Nearly 2,000 compensation claims were made to Hampshire County Council in the last financial year because of vehicle damage caused by poor road conditions.
Our county received the highest amount of complaints in the country with 1,952, ahead of Surrey and Hertfordshire.
More than 30,000 claims were made nationally with an average value of £432.
The RAC Foundation carried out the research based on 204 local authorities.
Director Steve Gooding said: ‘These figures are symptomatic of the inadequate funding available for local road maintenance.
‘Year in, year out, the backlog of work on local roads is estimated to run to several billion pounds.’
But researchers also found councils only paid out in about a quarter - 27 per cent - of completed cases.
Mr Gooding added: ‘A pitted road surface isn’t just a problem for motorists - for those on two wheels it can be life threatening.
‘Just last week the Chancellor acknowledged that there had been decades of underfunding in the nation’s infrastructure and that he was keen to support targeted, value-for-money public investment.
‘Providing the funds to fix our roads would be a great place to start and would show rapid results.’
Local Government Association transport spokesman Martin Tett warned that spurious claims may result in money being paid out which should be used to repair the roads themselves.
He added: ‘Current funding levels mean councils are only able to keep pace with patching up our roads and filling potholes rather than carrying out more cost-effective and long-term improvements.
‘Long-term and consistent investment in local road maintenance is desperately needed to improve road conditions for motorists and cyclists.’
Hampshire County Council member Rob Humby, also executive member for environment and transport, said he was in full support of the RAC’s campaign to improve the national road network.
He added: ‘Despite continued reductions in government grant in recent years, Hampshire County Council has worked really hard to find ways to invest in highways maintenance.
‘In Hampshire, we take an asset management approach to maintaining the roads with £10M of additional investment going into our cost effective and efficient Operation Resilience programme each year, to deliver long term structural repairs and improvements.’
But he questionned whether the data could be comparable between counties, given some claims may be paid out in another financial year from which the claim was made.

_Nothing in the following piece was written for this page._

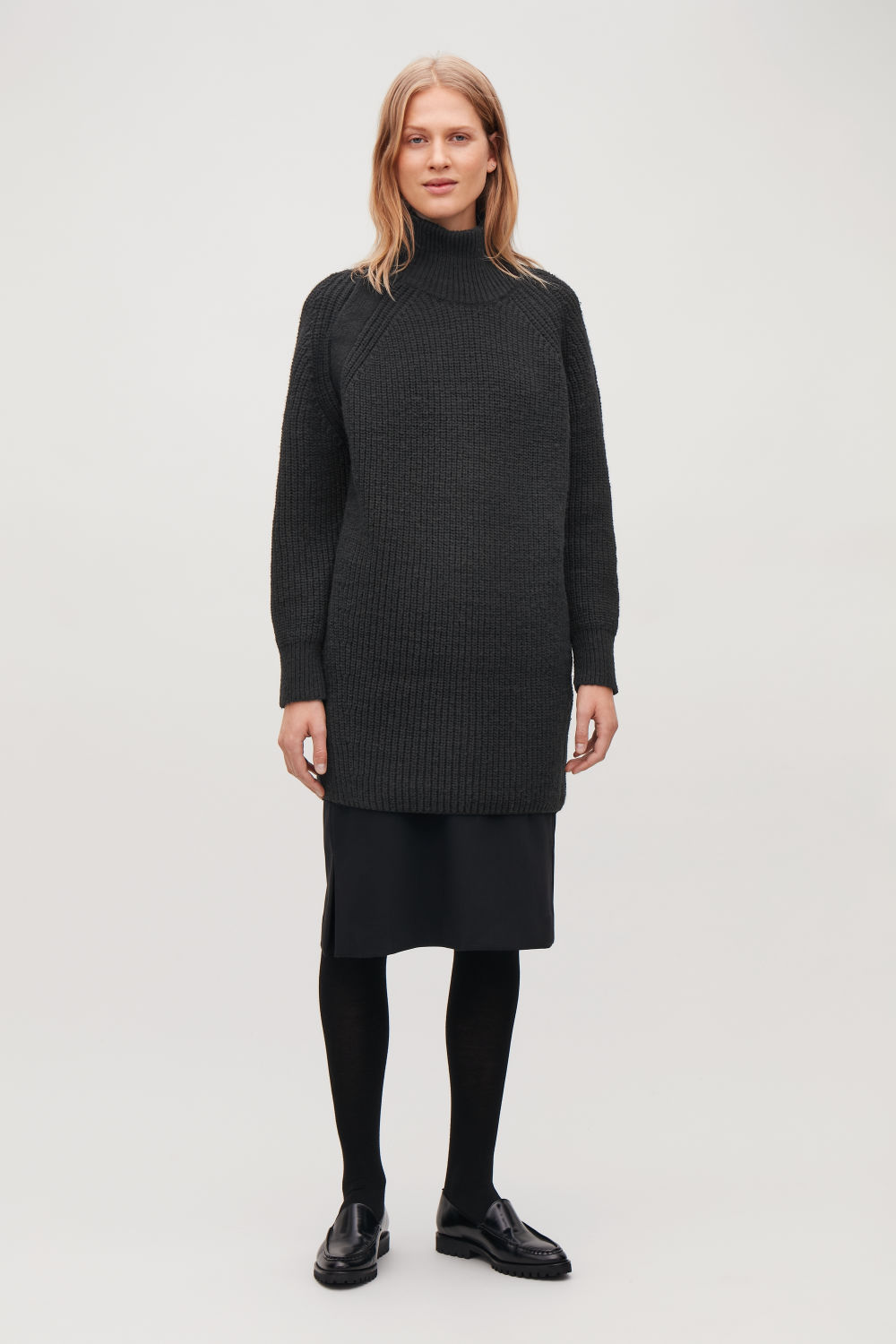 OVERSIZED WOOL-KNIT DRESS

He said: ‘I would add that there is no automatic right to compensation and each claim is investigated to determine liability as it’s essential to ensure that council taxpayers’ money is used appropriately.
‘Hampshire is the third largest county in England, with over 5,300 miles of road, much of it rural.
‘In fact, if you look at total claims in relation to the size of the network, it would show that Hampshire’s figure of 37 claims per 100 miles means that Hampshire County Council is certainly not the authority that receives the most claims in England.’